▸ **YOUR TASK**: Which lines of the data below contain the word "closest"? Extract each of them, matching case exactly.

(Image and question records)
□ □ □
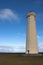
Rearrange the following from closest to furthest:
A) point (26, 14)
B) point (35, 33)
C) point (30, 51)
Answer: point (30, 51) → point (35, 33) → point (26, 14)

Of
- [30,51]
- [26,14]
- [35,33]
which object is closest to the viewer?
[30,51]

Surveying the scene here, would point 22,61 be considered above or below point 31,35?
below

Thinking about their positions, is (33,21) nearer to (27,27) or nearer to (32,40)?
(27,27)

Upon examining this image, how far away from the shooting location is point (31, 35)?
42.5 metres

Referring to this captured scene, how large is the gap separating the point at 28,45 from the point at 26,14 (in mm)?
10957

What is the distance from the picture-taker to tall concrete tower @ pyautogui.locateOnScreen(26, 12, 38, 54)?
133 feet

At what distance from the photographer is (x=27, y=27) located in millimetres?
44062

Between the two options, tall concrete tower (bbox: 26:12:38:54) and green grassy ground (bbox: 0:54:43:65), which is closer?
green grassy ground (bbox: 0:54:43:65)

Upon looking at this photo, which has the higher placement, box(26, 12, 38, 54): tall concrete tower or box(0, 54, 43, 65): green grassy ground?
box(26, 12, 38, 54): tall concrete tower

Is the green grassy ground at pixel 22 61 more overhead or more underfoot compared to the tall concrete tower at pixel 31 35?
more underfoot

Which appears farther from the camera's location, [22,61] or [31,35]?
[31,35]

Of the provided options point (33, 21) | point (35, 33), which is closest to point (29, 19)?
point (33, 21)

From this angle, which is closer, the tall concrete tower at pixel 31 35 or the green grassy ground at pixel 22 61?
the green grassy ground at pixel 22 61

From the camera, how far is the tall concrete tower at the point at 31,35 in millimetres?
40653
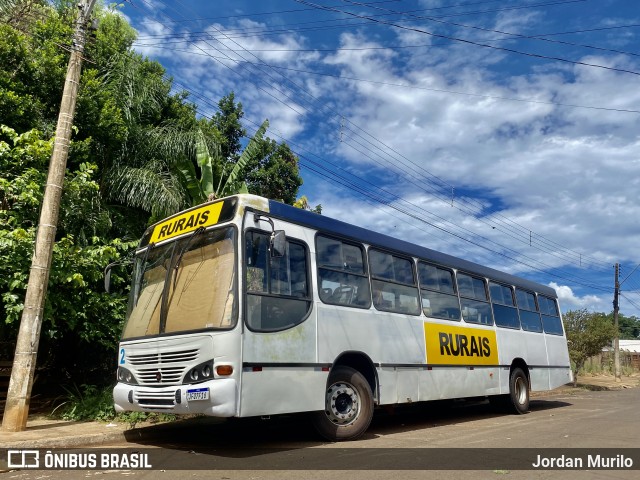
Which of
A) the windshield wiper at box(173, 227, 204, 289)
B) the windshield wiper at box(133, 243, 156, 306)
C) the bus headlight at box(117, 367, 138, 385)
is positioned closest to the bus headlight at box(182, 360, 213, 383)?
the bus headlight at box(117, 367, 138, 385)

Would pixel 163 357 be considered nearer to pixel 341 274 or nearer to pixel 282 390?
pixel 282 390

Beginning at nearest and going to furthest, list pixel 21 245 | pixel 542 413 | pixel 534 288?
pixel 21 245, pixel 542 413, pixel 534 288

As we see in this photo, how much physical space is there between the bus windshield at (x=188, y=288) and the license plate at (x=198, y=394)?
2.37 ft

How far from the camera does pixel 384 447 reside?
23.7 feet

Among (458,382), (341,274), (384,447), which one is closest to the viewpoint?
(384,447)

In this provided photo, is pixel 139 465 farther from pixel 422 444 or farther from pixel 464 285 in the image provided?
pixel 464 285

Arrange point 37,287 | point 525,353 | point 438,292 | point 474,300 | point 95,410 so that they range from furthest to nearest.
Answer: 1. point 525,353
2. point 474,300
3. point 438,292
4. point 95,410
5. point 37,287

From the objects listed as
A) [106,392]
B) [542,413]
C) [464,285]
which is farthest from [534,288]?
[106,392]

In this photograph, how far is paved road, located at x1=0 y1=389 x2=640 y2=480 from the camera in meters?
5.64

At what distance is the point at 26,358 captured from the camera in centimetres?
824

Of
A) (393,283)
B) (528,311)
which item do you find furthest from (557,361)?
(393,283)

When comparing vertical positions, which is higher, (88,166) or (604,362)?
(88,166)

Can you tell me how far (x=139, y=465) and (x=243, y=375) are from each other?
4.97 feet

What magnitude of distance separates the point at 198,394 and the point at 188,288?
143 cm
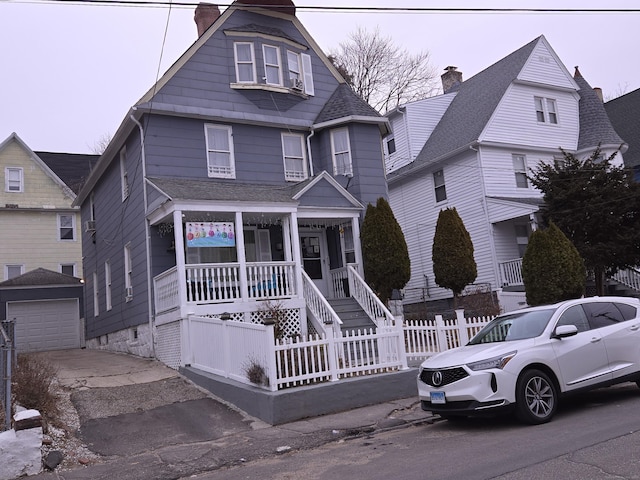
□ □ □
▸ **WRITTEN REPLY**:
Rearrange the following from closest to furthest:
which object is closest to the viewer?
Of the provided options point (33, 21) | point (35, 33), which is closest to point (29, 19)?
is positioned closest to the bus headlight at box(182, 360, 213, 383)?
Among (458,382), (341,274), (384,447), which one is closest to the viewpoint?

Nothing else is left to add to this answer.